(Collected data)
___
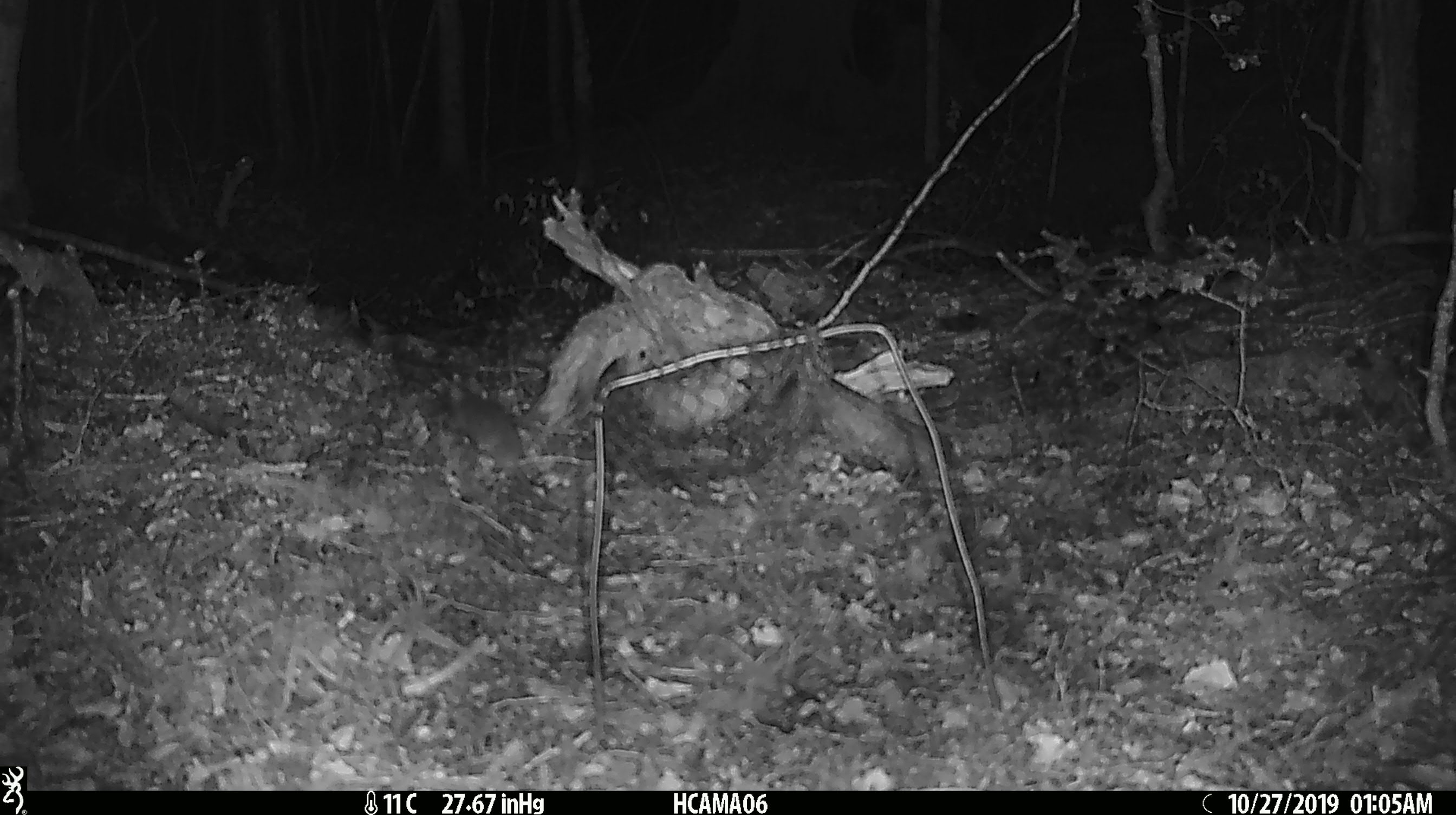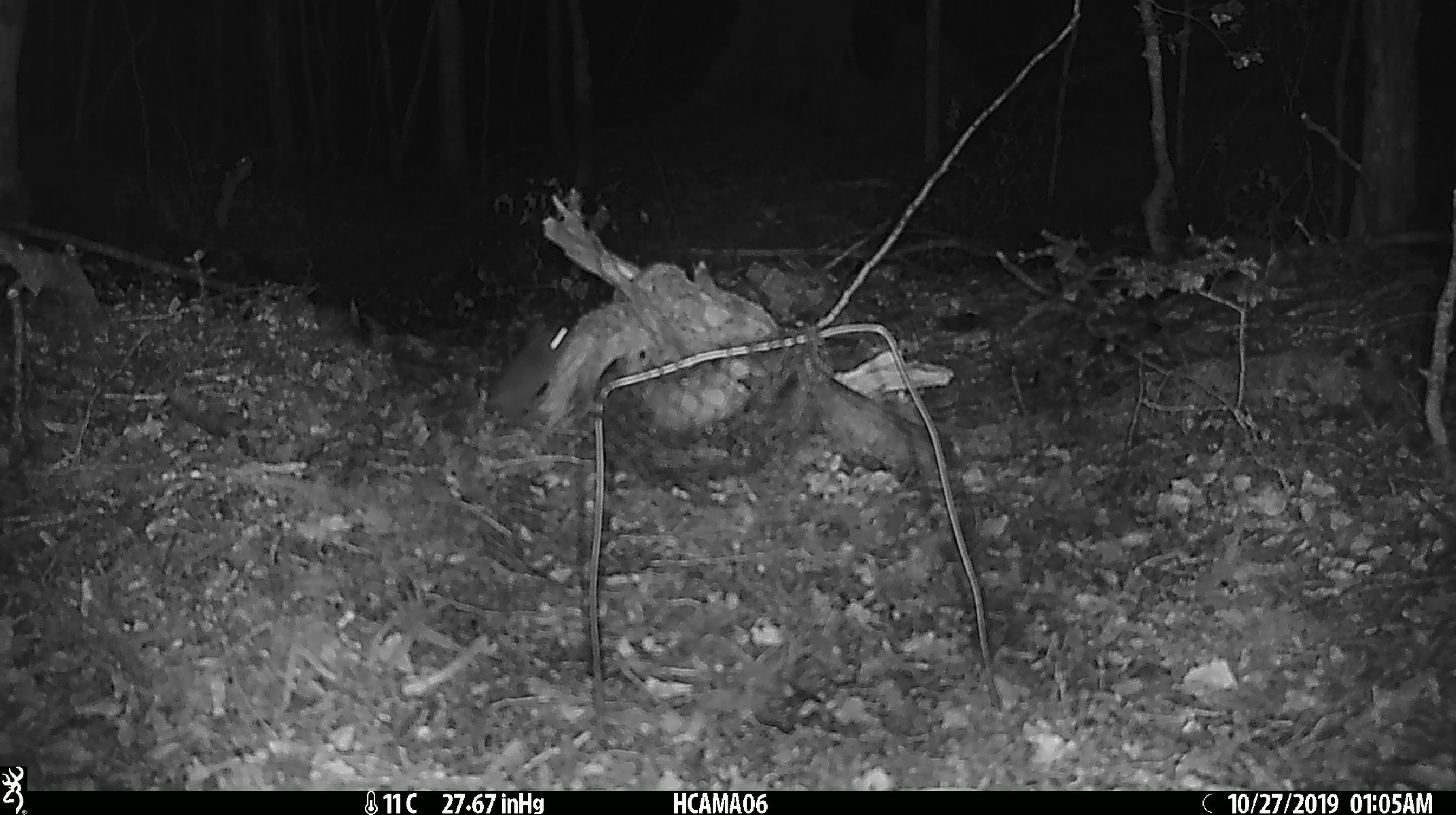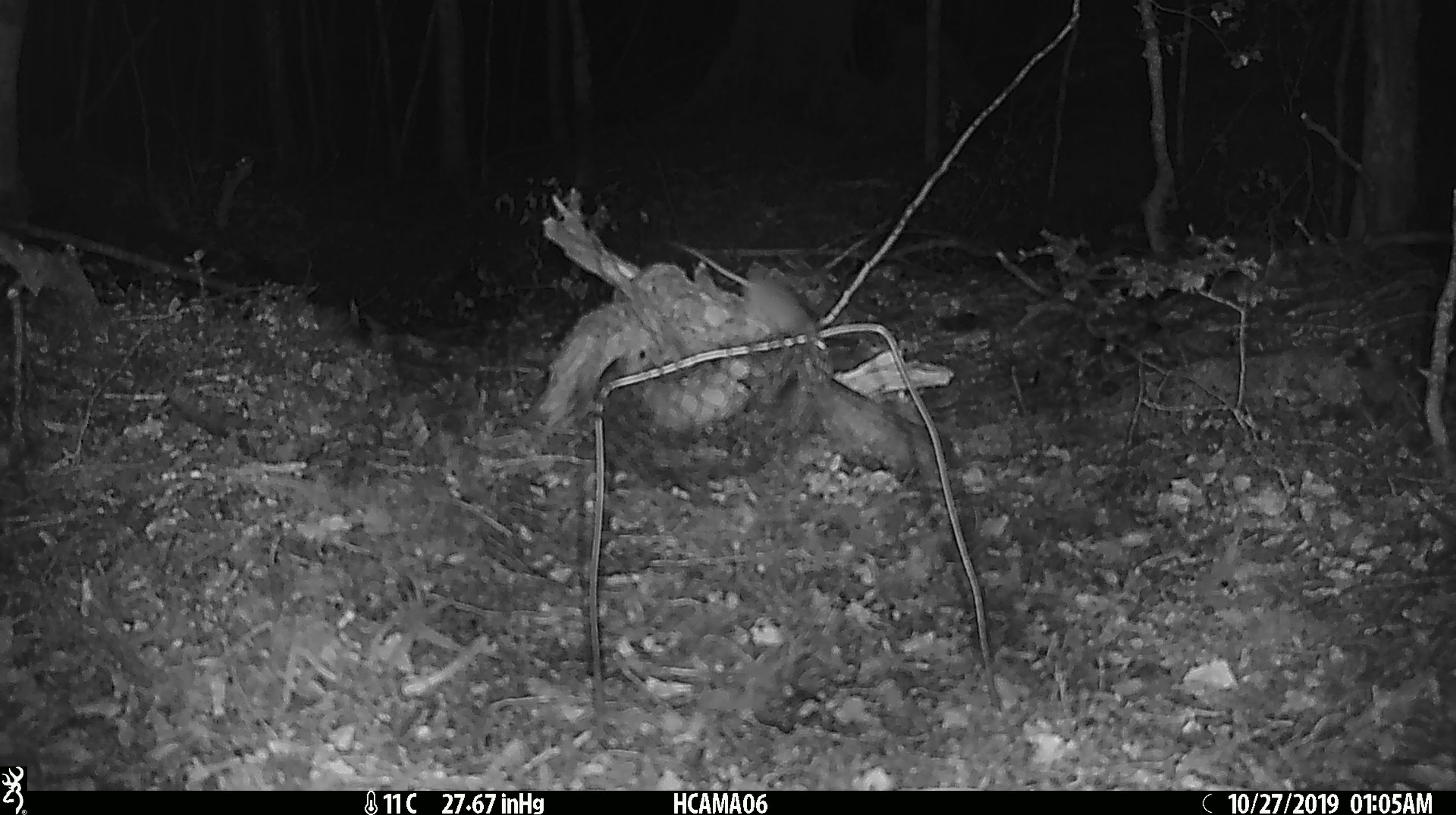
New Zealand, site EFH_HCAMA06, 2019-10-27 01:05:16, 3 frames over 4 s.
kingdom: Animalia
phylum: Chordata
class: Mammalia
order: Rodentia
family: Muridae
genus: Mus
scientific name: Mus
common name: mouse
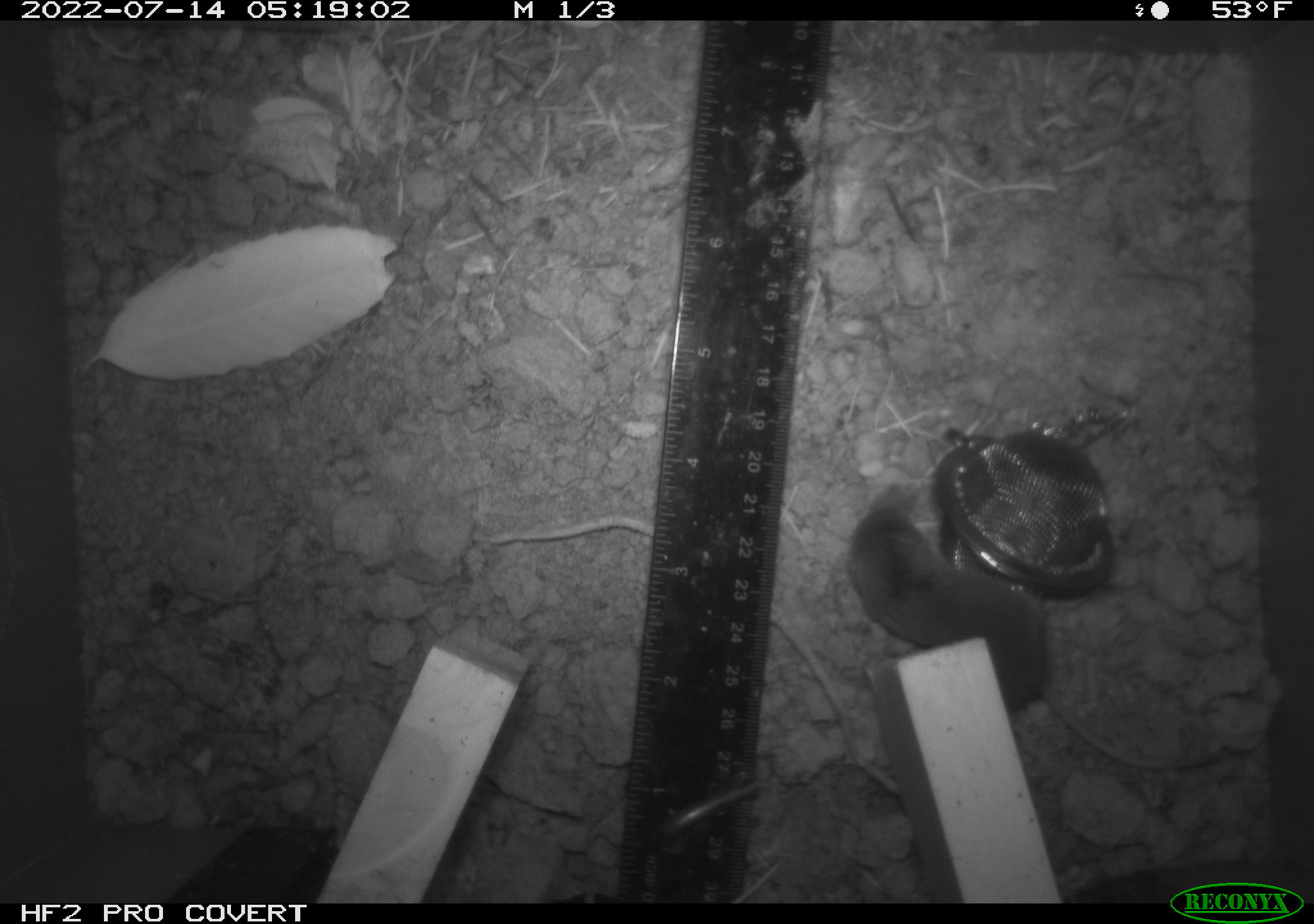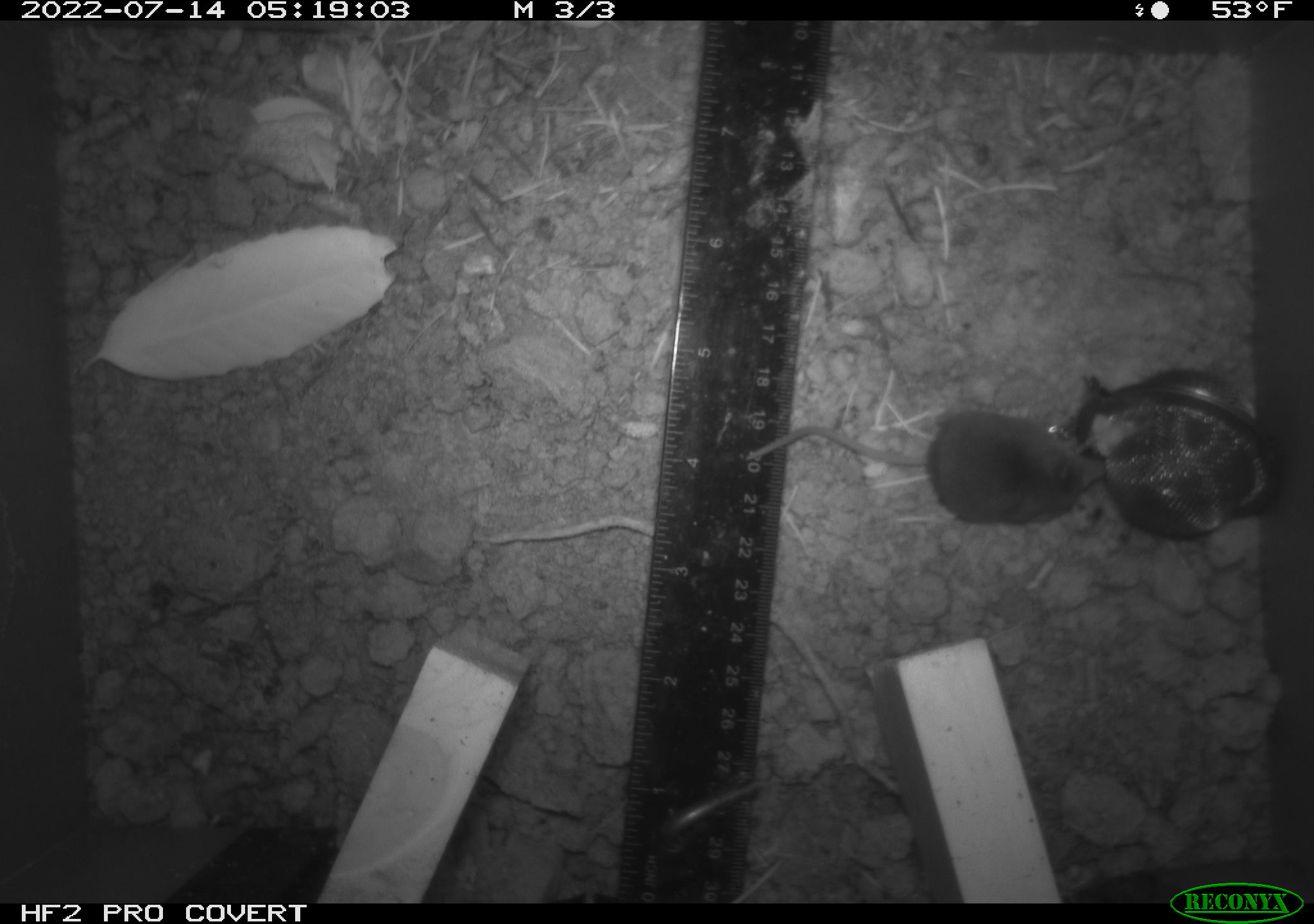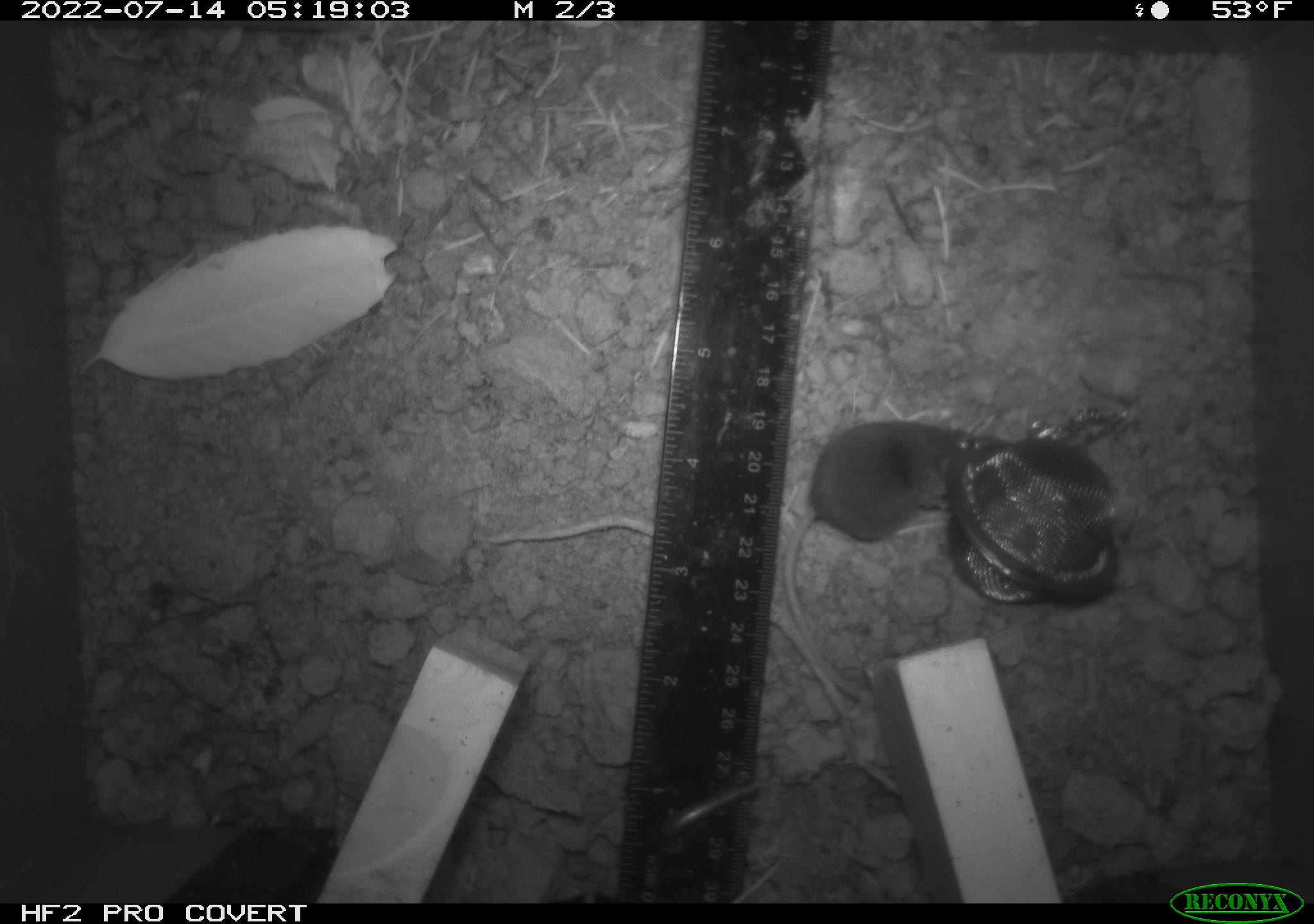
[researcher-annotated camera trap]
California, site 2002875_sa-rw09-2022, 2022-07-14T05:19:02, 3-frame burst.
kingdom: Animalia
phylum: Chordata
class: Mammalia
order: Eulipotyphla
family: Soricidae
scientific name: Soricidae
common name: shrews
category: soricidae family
___
## WHAT IS BEING ASKED
All lines from the beginning of the entries above to the line containing "[researcher-annotated camera trap]", inclusive, should be printed exactly, apart from the pictures.

## PROBLEM SOLUTION
New Zealand, site EFH_HCAMA06, 2019-10-27 01:05:16, 3 frames over 4 s.
kingdom: Animalia
phylum: Chordata
class: Mammalia
order: Rodentia
family: Muridae
genus: Mus
scientific name: Mus
common name: mouse
[researcher-annotated camera trap]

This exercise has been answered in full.